Yes, that's all true. But then we could just as easily say that the descendants of Edward III's gardener constitute about 80 percent of England's population today. And if the progeny of a pair of fruit flies reproduced without impediment, we would quickly be waist-deep in fruit flies. Mathematically, we can calculate the potential number of a person's descendants, but that gives us only a very rough (and very inaccurate) approximation of the truth.
0 Replies
 
Thomas
 
  1  
Reply Mon 3 Jul, 2006 11:49 am
Re: Geneologists discover royal roots on all family trees
joefromchicago wrote:
Thomas wrote:
It seems possible though. 650 years is about 30 generations. So if the average decendent begets two children who survive to have offspring, you end up with 2^30 decendents today, which is about a billion. Admittedly, this is a high estimate because many of those descendents will marry each other. Every time that happens, my simple exponentiation counts the couple's descendents twice. But on the face of it, a couple ten million descendents does not seem altogether implausible to me. Such is the nature of exponential growth.

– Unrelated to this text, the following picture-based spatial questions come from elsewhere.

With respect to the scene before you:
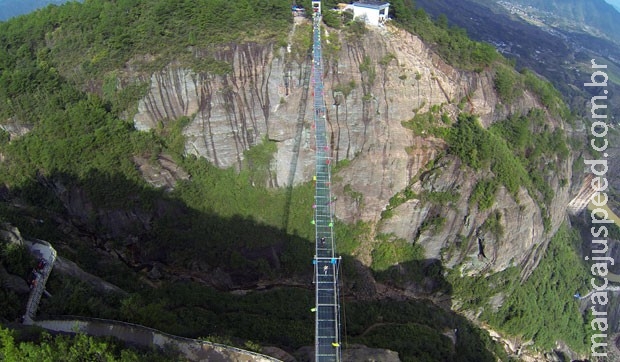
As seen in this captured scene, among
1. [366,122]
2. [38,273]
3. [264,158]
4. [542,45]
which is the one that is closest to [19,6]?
[264,158]

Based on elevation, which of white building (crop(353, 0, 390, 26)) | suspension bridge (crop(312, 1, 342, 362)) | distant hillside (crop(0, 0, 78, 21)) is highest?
white building (crop(353, 0, 390, 26))

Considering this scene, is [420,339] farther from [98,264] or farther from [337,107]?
[98,264]

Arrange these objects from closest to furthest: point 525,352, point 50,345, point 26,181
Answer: point 50,345 < point 26,181 < point 525,352

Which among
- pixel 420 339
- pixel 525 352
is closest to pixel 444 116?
pixel 420 339

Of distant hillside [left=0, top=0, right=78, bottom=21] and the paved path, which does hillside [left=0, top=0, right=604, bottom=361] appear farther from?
distant hillside [left=0, top=0, right=78, bottom=21]

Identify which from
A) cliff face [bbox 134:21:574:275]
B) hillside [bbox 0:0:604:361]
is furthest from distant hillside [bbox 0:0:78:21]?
cliff face [bbox 134:21:574:275]

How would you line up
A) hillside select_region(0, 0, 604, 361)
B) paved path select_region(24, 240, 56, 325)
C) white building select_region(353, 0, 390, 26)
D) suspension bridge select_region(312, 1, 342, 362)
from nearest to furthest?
paved path select_region(24, 240, 56, 325), suspension bridge select_region(312, 1, 342, 362), hillside select_region(0, 0, 604, 361), white building select_region(353, 0, 390, 26)
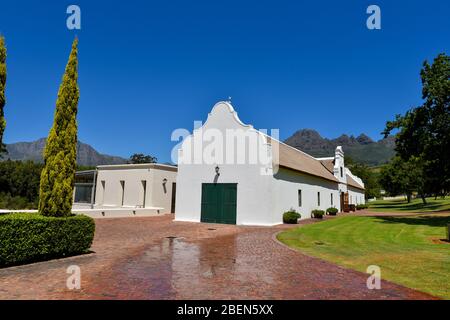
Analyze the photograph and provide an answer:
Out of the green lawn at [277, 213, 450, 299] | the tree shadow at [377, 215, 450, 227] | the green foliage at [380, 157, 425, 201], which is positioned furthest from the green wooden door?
the green foliage at [380, 157, 425, 201]

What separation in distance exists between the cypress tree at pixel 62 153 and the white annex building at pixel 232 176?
13.3m

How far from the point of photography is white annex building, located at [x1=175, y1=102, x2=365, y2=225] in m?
21.4

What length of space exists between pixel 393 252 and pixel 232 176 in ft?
40.9

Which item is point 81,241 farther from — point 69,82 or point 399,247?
point 399,247

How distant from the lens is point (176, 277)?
25.8 feet

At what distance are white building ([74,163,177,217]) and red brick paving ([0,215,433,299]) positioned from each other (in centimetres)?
1770

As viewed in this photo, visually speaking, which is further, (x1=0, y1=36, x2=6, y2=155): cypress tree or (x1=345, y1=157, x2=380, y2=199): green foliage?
(x1=345, y1=157, x2=380, y2=199): green foliage

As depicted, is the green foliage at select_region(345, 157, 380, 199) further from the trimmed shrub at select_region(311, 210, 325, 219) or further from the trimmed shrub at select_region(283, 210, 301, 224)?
the trimmed shrub at select_region(283, 210, 301, 224)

Yes, that's all true. But then we could just as easily say that the descendants of Edward III's gardener constitute about 80 percent of England's population today.

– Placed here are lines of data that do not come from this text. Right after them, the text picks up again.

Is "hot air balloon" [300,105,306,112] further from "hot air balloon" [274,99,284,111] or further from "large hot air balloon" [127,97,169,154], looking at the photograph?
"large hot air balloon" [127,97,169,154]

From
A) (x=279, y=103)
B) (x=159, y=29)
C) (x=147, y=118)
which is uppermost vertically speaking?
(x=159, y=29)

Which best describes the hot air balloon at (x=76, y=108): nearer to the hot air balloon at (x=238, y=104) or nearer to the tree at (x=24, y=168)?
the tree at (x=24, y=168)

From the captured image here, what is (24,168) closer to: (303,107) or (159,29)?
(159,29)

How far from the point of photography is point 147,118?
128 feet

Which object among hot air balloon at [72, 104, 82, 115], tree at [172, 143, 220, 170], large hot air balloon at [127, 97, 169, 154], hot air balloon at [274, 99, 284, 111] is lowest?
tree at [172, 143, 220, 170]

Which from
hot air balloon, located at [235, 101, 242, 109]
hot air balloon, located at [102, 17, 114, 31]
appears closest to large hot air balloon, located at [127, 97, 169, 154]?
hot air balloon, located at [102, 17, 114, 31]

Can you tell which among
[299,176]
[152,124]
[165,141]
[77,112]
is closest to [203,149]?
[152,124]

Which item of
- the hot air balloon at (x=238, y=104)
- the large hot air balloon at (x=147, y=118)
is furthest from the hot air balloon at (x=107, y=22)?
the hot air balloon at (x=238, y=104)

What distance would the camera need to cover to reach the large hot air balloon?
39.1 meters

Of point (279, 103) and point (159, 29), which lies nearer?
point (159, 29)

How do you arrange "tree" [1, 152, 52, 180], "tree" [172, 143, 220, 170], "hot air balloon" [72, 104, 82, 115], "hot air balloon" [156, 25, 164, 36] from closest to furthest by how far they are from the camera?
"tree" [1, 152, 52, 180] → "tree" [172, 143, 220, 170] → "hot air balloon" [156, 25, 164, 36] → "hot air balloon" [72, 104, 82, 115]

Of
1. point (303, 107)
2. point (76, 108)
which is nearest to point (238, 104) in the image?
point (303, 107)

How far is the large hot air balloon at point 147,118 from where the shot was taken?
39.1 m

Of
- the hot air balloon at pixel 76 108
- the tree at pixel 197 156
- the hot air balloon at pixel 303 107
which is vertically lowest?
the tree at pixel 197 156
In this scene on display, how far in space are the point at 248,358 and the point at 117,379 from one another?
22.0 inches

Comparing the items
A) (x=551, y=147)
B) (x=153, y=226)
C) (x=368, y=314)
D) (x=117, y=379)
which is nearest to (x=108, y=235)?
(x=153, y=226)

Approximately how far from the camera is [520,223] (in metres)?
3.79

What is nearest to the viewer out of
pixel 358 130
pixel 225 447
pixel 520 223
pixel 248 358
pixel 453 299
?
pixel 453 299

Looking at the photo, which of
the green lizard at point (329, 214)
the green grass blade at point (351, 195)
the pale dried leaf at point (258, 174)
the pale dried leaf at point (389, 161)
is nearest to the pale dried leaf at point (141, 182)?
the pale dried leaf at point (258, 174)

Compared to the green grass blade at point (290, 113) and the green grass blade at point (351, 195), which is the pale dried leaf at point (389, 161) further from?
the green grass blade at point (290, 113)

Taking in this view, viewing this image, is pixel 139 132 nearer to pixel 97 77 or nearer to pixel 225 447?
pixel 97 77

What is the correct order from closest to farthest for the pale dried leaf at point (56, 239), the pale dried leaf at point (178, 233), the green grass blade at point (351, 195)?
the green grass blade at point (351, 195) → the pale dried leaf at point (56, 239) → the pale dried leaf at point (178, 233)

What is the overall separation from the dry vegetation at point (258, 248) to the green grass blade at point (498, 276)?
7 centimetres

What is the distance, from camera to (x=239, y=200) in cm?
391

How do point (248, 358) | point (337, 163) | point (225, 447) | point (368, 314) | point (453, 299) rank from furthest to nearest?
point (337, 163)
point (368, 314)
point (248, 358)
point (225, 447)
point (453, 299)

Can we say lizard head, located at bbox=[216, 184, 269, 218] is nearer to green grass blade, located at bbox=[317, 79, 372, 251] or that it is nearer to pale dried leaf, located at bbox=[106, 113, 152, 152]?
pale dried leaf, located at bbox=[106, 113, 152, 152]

We could, and I suppose they do. Brooke Shields hasn't bragged about him just yet, but stay tuned ...
0 Replies
 
Greyfan
 
  1  
Reply Mon 3 Jul, 2006 05:05 pm
I read once that there is no human on the face of the Earth who is any further removed from any other human than 50th cousin. The math was not provided.

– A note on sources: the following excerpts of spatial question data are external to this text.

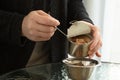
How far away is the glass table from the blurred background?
2.08 ft

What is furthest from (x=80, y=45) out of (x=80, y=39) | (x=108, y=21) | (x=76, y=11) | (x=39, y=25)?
(x=108, y=21)

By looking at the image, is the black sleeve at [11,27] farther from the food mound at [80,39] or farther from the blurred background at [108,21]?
the blurred background at [108,21]

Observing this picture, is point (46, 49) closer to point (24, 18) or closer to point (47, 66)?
point (47, 66)

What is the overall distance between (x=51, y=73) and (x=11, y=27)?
22cm

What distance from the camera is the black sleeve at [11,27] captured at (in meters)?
0.83

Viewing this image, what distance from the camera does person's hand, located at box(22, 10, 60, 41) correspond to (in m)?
0.76

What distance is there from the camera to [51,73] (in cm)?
94

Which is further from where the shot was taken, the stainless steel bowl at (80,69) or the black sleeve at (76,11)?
the black sleeve at (76,11)

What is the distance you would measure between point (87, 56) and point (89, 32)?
81 millimetres

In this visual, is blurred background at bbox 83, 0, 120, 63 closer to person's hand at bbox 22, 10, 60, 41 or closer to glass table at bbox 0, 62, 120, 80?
glass table at bbox 0, 62, 120, 80

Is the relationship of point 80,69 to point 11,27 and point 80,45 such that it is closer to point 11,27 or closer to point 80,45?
point 80,45

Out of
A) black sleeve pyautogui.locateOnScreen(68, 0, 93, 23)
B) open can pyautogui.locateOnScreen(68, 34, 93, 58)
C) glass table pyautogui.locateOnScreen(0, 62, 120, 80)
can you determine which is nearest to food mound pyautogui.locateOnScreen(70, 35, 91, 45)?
open can pyautogui.locateOnScreen(68, 34, 93, 58)

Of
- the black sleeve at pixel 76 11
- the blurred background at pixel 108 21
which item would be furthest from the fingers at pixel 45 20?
the blurred background at pixel 108 21

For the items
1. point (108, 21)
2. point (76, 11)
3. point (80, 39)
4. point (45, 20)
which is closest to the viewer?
point (45, 20)
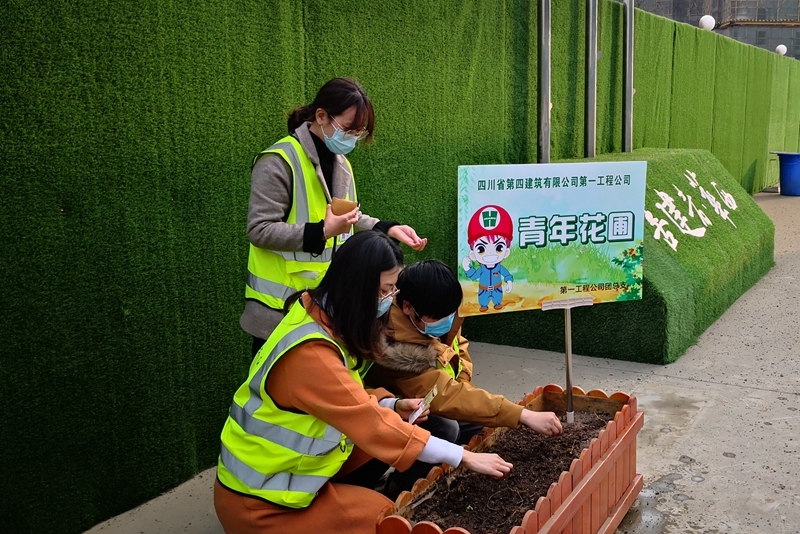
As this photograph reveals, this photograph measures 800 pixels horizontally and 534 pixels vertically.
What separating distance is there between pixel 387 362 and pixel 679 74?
355 inches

But, considering that your direct descendent line doubles with each generation (2 parents, 4 grandparents, 8 great grandparents, 16 great great grandparents, etc.) it becomes obvious very quickly that at some point these grandparents can no longer be unique individuals. Going back just 30 generations (roughly 600 years) yields a total of 2,147,483,648 29-time great grandparents who should have been living then, against an estimated world population of only 200 to 206 million. Obviously, our genetic lines are somewhat crossed.
0 Replies
 
littlek
 
  1  
Reply Mon 3 Jul, 2006 11:02 pm
I've always known I was royalty. My mom used to tell me all the time I was a royal pain in the a$$.